Liste des tâches
1: Dans le texte sur l'écriture, à quels ateliers les ateliers d'écriture sont-ils comparés ?
2: Relevez mot pour mot, dans le texte sur l'écriture, le passage qui va de "Ecrire définit une" jusqu'à "savoir faire l'autre." inclus.

25/09/2021
"Pour la littérature", de Cécile Wajsbrot, éditions Zulma, 19 mai 1999, 64 pages, 49 F.
Ecrire définit une technique, une activité comme une autre, qui s'apprend et qui s'enseigne - il y a des ateliers d'écriture comme il y a des ateliers de couture ou de mécanique auto - c'est une activité universelle. Tout le monde écrit, et tous les jours, on peut écrire des lettres, des rapports, même remplir un chèque ou signer une note de carte bleue, c'est encore écrire, et on écrit aussi des livres. Employer le même mot invite à considérer qu'il s'agit de la même chose, que la seule différence entre écrire une lettre et écrire un roman est une question de longueur, que si on sait faire l'un, on peut savoir faire l'autre.

Lignes extraites
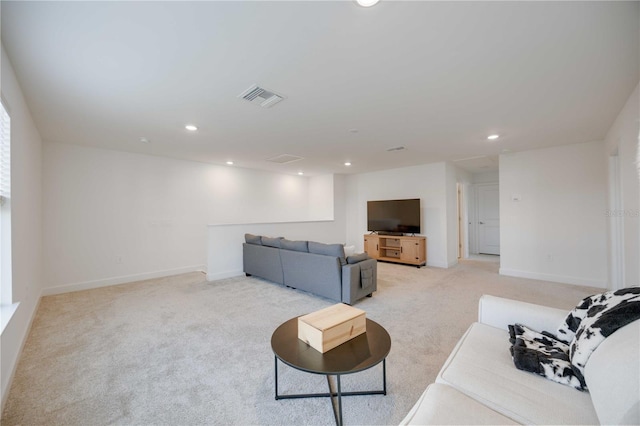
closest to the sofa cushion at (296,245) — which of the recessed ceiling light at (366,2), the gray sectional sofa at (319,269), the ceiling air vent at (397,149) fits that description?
the gray sectional sofa at (319,269)

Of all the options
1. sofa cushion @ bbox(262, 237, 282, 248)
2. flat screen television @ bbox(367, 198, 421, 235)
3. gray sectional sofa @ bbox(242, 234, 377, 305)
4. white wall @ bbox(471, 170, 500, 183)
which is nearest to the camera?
gray sectional sofa @ bbox(242, 234, 377, 305)

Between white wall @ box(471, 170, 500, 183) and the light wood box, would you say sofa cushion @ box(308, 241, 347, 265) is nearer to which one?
the light wood box

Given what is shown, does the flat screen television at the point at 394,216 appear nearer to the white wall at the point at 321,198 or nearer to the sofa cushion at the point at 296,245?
the white wall at the point at 321,198

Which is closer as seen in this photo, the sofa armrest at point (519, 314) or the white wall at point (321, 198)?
the sofa armrest at point (519, 314)

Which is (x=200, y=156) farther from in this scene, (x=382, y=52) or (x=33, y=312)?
(x=382, y=52)

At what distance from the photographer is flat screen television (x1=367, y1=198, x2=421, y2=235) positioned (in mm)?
5869

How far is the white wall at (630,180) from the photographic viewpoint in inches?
95.7

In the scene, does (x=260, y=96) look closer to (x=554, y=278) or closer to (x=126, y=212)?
(x=126, y=212)

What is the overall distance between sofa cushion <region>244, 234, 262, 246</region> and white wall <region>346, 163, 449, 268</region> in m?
3.39

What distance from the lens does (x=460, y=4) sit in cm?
143

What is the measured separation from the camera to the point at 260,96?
8.13ft

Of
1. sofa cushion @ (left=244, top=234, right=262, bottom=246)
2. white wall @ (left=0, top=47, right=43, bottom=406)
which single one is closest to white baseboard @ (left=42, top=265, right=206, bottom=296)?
white wall @ (left=0, top=47, right=43, bottom=406)

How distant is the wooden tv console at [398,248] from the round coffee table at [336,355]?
4.18 meters

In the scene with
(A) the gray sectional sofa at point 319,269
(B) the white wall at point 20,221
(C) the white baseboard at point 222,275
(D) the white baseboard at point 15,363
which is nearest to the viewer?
(D) the white baseboard at point 15,363
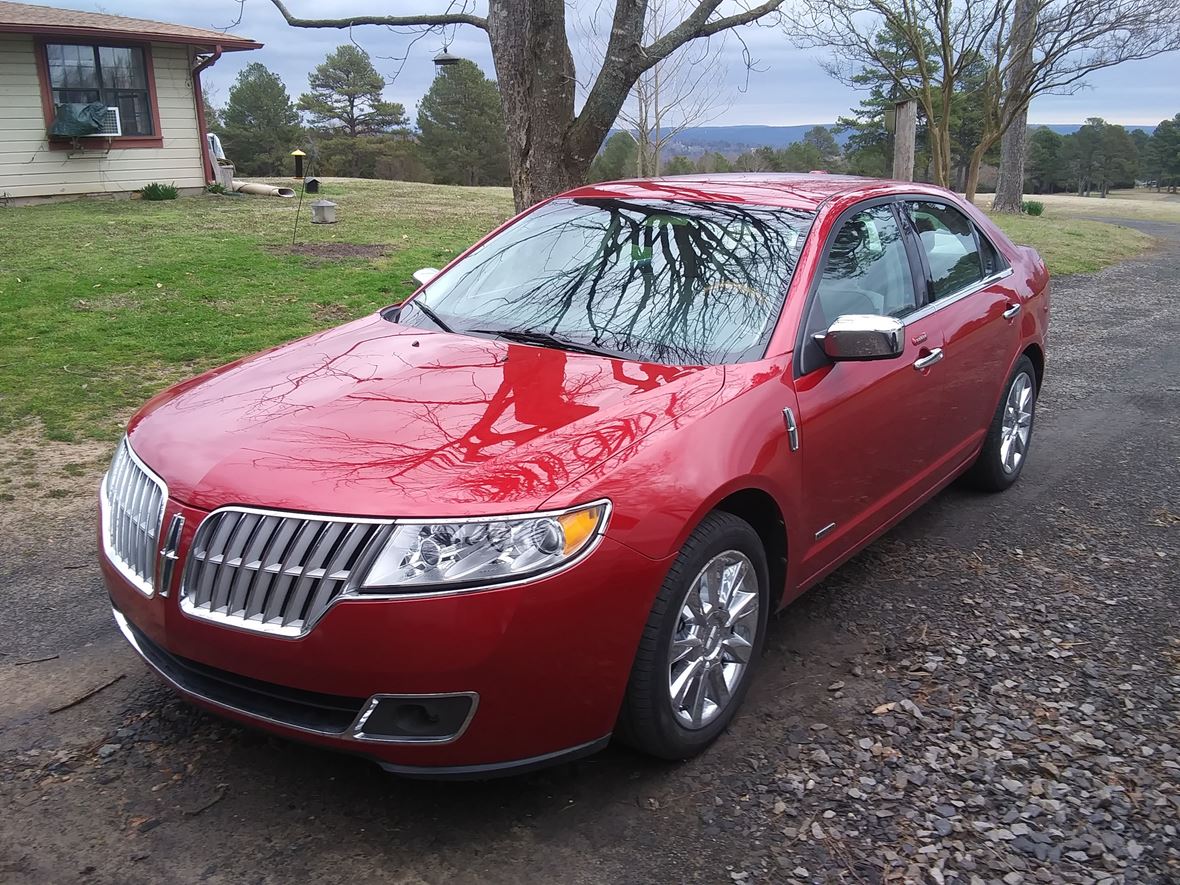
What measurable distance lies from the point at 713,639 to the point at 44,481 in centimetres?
401

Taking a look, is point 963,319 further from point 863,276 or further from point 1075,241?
point 1075,241

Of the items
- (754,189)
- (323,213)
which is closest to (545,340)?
(754,189)

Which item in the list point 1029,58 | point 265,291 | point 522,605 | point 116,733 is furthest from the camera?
point 1029,58

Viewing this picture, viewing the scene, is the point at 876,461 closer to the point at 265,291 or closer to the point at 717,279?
the point at 717,279

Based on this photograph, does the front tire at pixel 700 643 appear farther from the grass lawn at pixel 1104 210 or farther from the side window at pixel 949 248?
the grass lawn at pixel 1104 210

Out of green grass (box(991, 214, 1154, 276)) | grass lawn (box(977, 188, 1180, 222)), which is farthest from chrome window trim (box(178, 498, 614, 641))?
grass lawn (box(977, 188, 1180, 222))

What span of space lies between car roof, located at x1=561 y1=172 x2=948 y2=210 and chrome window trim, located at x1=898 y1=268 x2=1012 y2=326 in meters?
0.52

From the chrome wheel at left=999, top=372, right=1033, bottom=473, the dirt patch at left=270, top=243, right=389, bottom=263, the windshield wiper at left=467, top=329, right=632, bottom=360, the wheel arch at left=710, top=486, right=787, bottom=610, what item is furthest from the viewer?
the dirt patch at left=270, top=243, right=389, bottom=263

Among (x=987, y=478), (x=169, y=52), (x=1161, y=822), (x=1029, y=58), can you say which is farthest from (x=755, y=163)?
(x=1161, y=822)

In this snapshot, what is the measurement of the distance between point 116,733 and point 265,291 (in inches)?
302

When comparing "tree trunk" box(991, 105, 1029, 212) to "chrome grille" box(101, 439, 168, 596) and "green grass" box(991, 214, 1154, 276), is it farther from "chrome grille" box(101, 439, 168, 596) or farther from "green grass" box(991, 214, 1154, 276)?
"chrome grille" box(101, 439, 168, 596)

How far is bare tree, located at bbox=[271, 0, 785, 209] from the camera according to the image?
7.44m

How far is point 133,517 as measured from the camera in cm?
294

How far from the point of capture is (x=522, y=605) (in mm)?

Résultats dans l'ordre
1: Aux ateliers de couture ou de mécanique auto.

2:
Ecrire définit une technique, une activité comme une autre, qui s'apprend et qui s'enseigne - il y a des ateliers d'écriture comme il y a des ateliers de couture ou de mécanique auto - c'est une activité universelle. Tout le monde écrit, et tous les jours, on peut écrire des lettres, des rapports, même remplir un chèque ou signer une note de carte bleue, c'est encore écrire, et on écrit aussi des livres. Employer le même mot invite à considérer qu'il s'agit de la même chose, que la seule différence entre écrire une lettre et écrire un roman est une question de longueur, que si on sait faire l'un, on peut savoir faire l'autre.